#### Provided entries
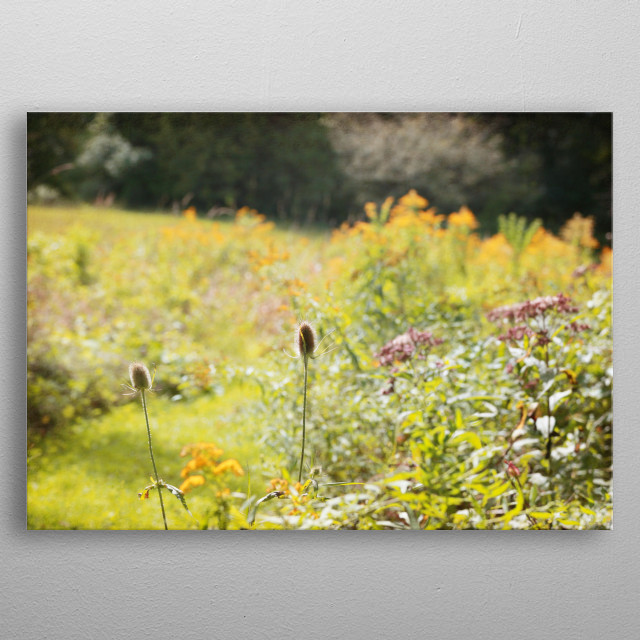 Mustard yellow Goldenrod, lavender Joe Pye Weed, and Teasel dominate in this sunny field.  metal poster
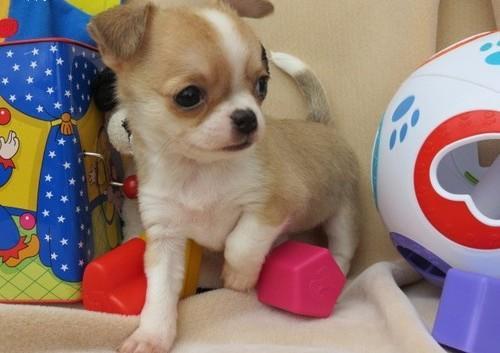 vb...-REGALO ¡chihuahua de 12 semanas de edad,PARA ADOPCION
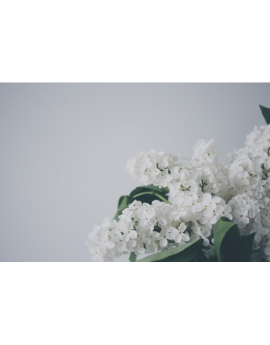 Poster fleurs blanche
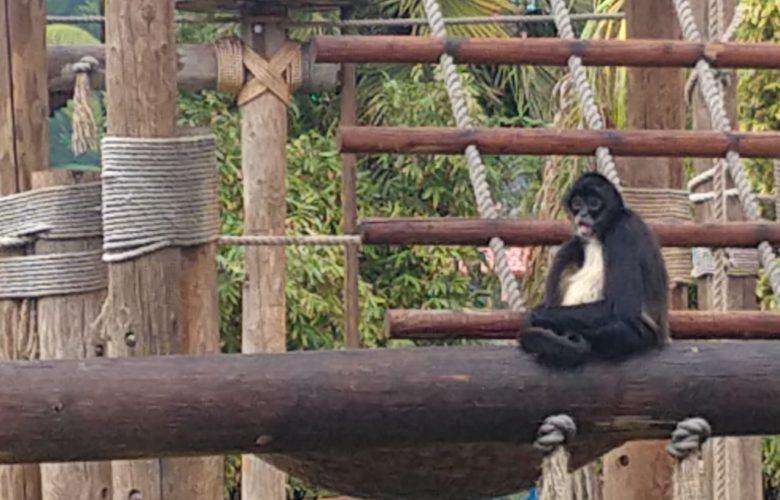 Más del 80 % de los animales rescatados de los circos fallecieron: AZCARM
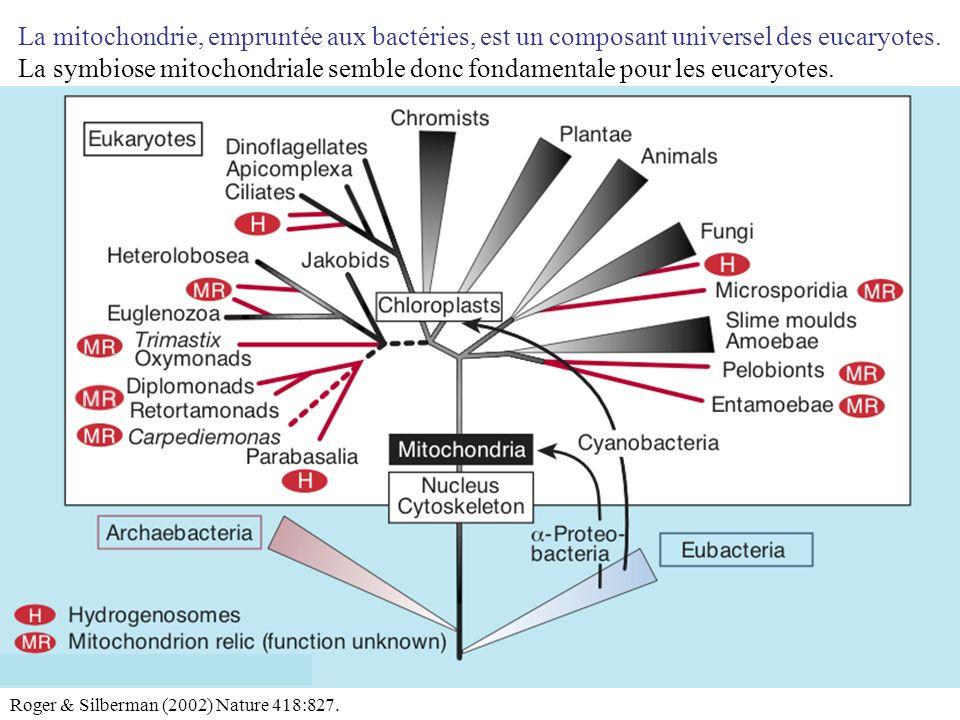 La mitochondrie, empruntée aux bactéries, est un composant universel des eucaryotes.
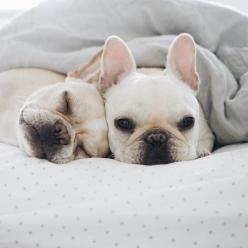 Love is....waking up like this!: Cuties, French Bulldogs, Bulldogs Cuddling, Doggies, Puppys, Adorable Puppies, Frenchies Animals, Furry Friends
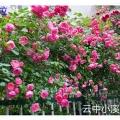 月季  蔷薇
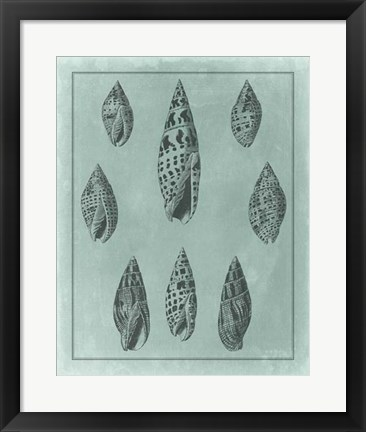 Framed Spa Shell Collection IV Print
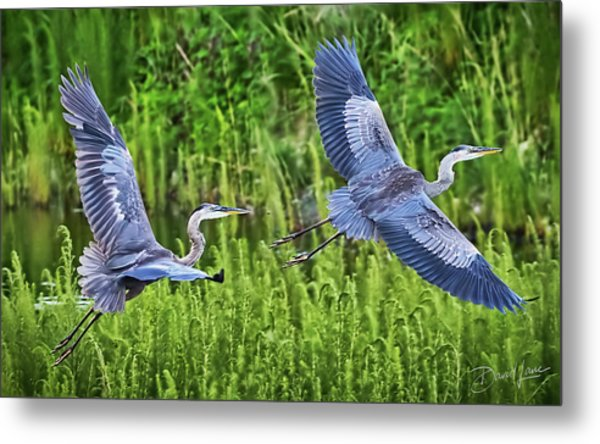Pair Of Great Blue Herons  Metal Print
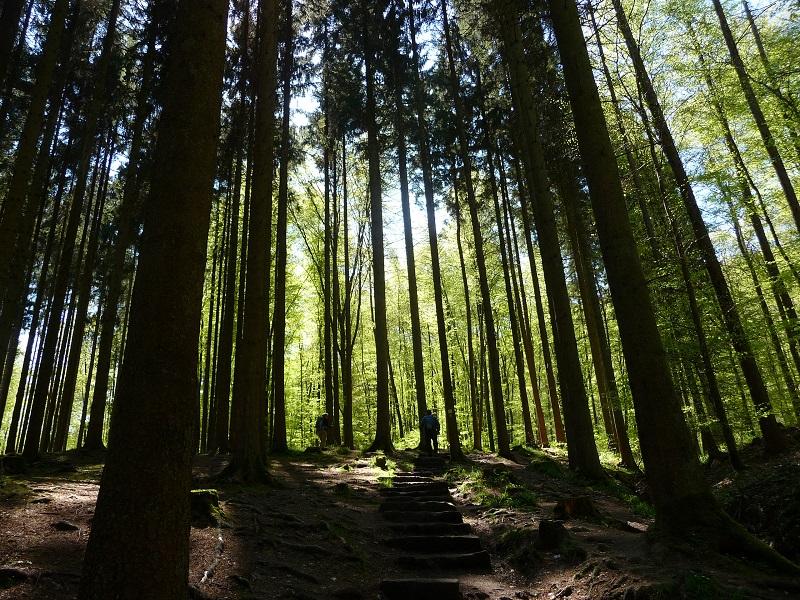 Wald bei den Irreler Wasserfällen.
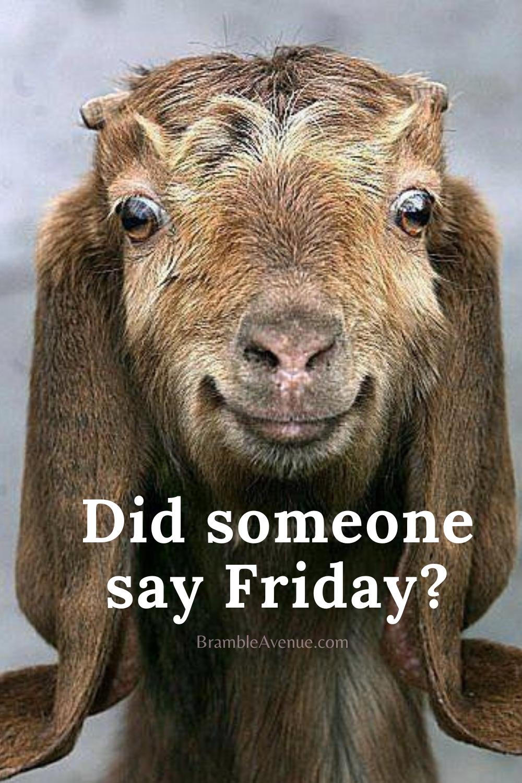 Funny Goat Friday Meme Bramble Avenue Friday Humor Happy Friday Humour Funny Friday Memes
########
## Activity:
Restate each entry word for word. Omit every picture.

## Solution to the problem:
 Mustard yellow Goldenrod, lavender Joe Pye Weed, and Teasel dominate in this sunny field.  metal poster
 vb...-REGALO ¡chihuahua de 12 semanas de edad,PARA ADOPCION
 Poster fleurs blanche
 Más del 80 % de los animales rescatados de los circos fallecieron: AZCARM
 La mitochondrie, empruntée aux bactéries, est un composant universel des eucaryotes.
 Love is....waking up like this!: Cuties, French Bulldogs, Bulldogs Cuddling, Doggies, Puppys, Adorable Puppies, Frenchies Animals, Furry Friends
 月季  蔷薇
 Framed Spa Shell Collection IV Print
Pair Of Great Blue Herons  Metal Print
 Wald bei den Irreler Wasserfällen.
 Funny Goat Friday Meme Bramble Avenue Friday Humor Happy Friday Humour Funny Friday Memes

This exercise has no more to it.